=== Exercise data ===
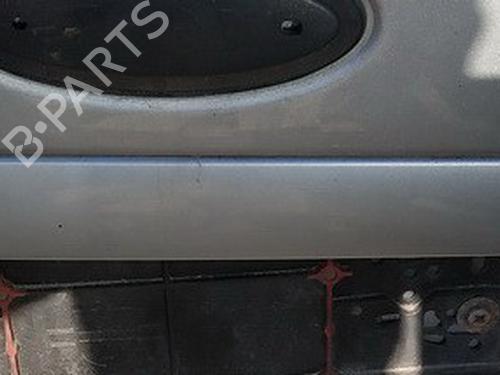 Used Tailgate trim Tailgate trim 35536362 35536362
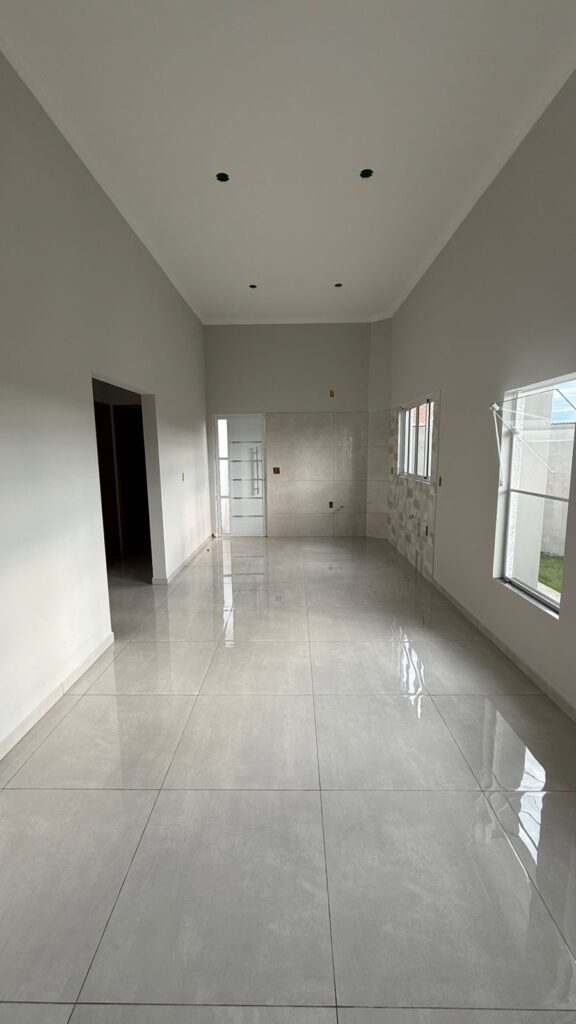 Venda – Casa no Bairro Recanto do Sol - Imagem 10
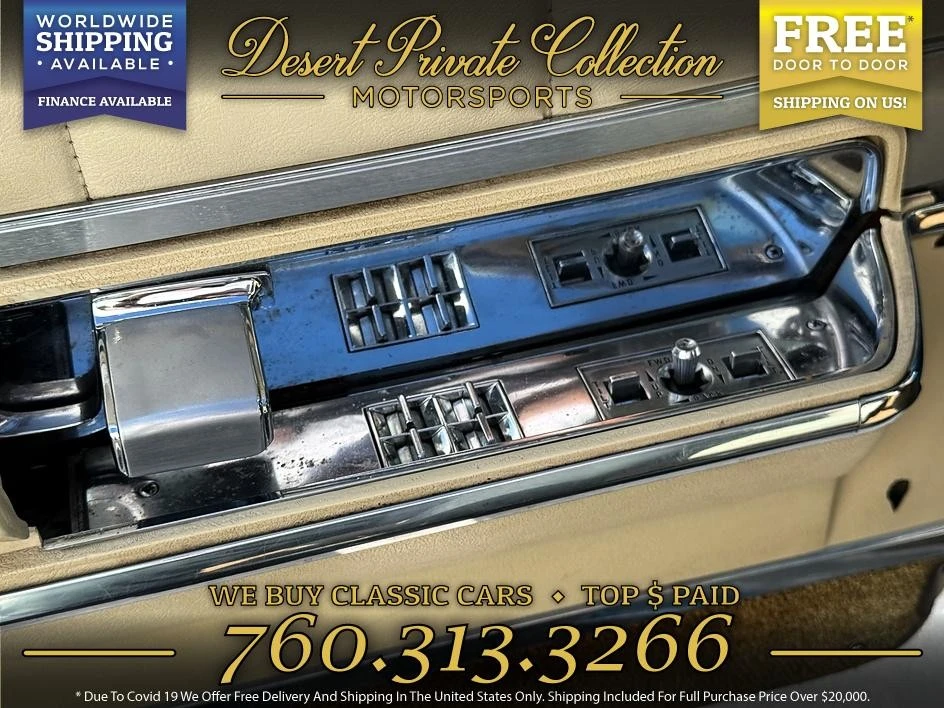 1967 Oldsmobile Toronado - Image 20 of 31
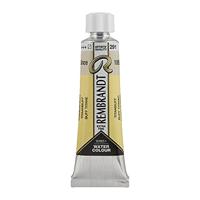 Rembrandt Aquarelverf Tube 10 ml - Titaanbuff #291 - thumbnail
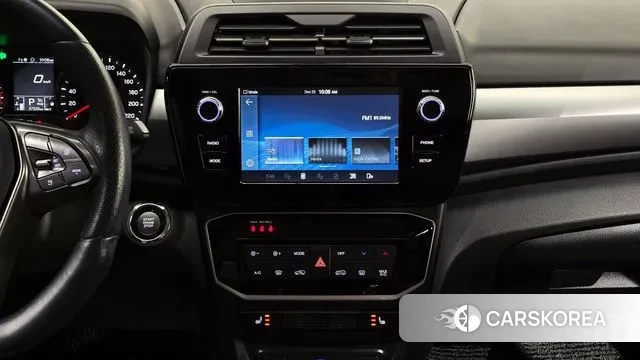 Ssangyong The New Tivoli id 3507830 из Кореи 8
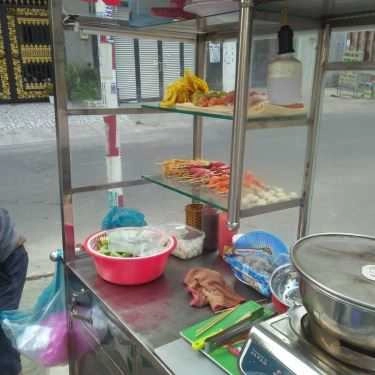Tổng hợp- Ăn vặt Cá Viên Chiên 27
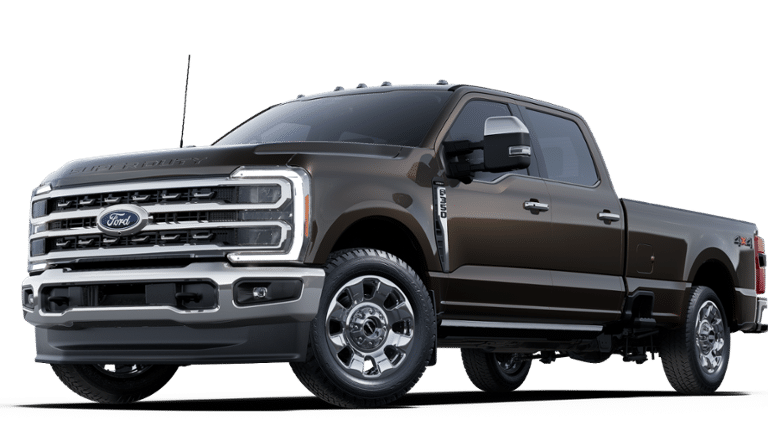 2025 Ford F-350SD Lariat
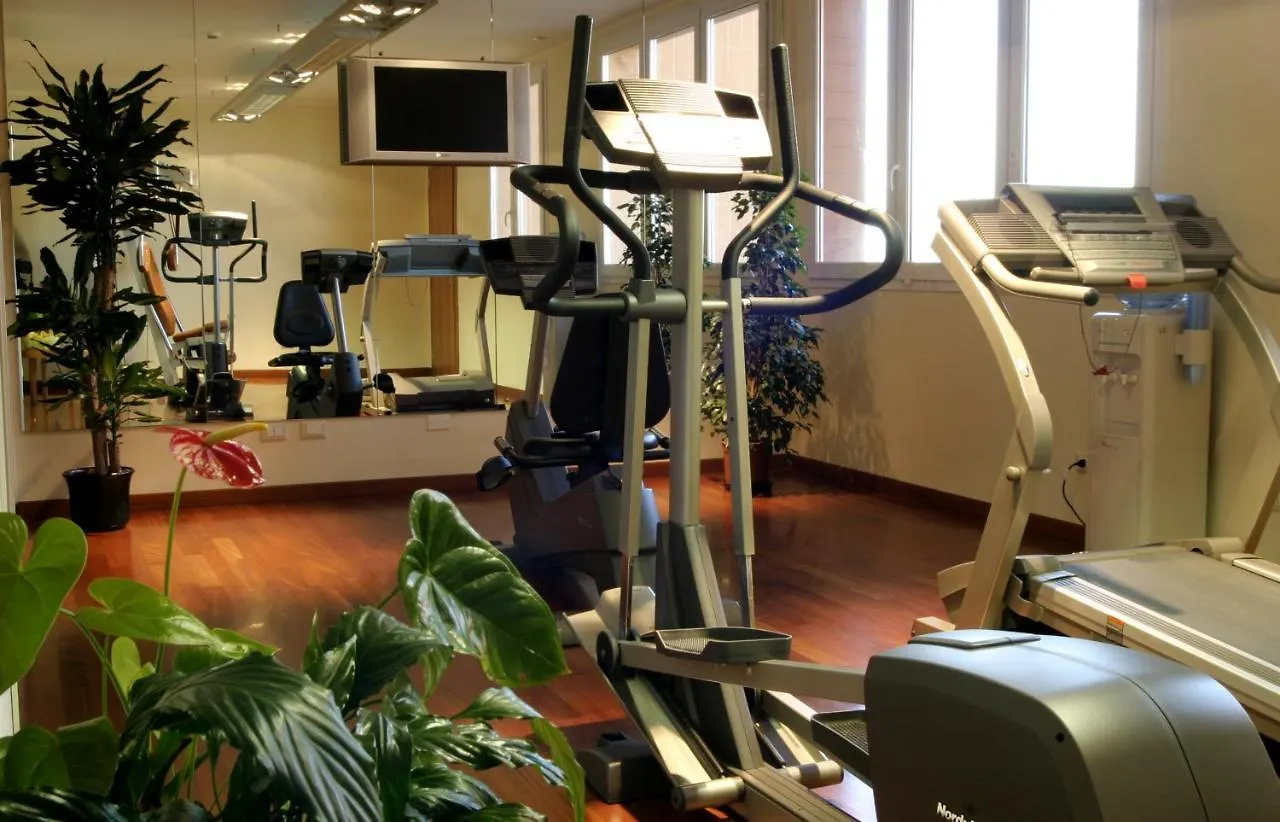 Hotel Crowne Plaza Venice East By Ihg Quarto dʼAltino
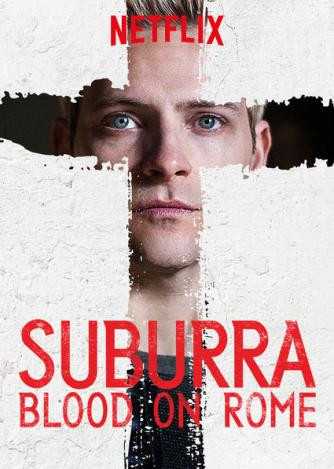 مشاهدة مسلسل Suburra موسم 2 حلقة 1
===
▶ Task details
Omitting the pictures, write out the material above exactly as it stands.

▶ Task output
 Used Tailgate trim Tailgate trim 35536362 35536362
 Venda – Casa no Bairro Recanto do Sol - Imagem 10
 1967 Oldsmobile Toronado - Image 20 of 31
 Rembrandt Aquarelverf Tube 10 ml - Titaanbuff #291 - thumbnail
 Ssangyong The New Tivoli id 3507830 из Кореи 8
Tổng hợp- Ăn vặt Cá Viên Chiên 27
 2025 Ford F-350SD Lariat
 Hotel Crowne Plaza Venice East By Ihg Quarto dʼAltino
 مشاهدة مسلسل Suburra موسم 2 حلقة 1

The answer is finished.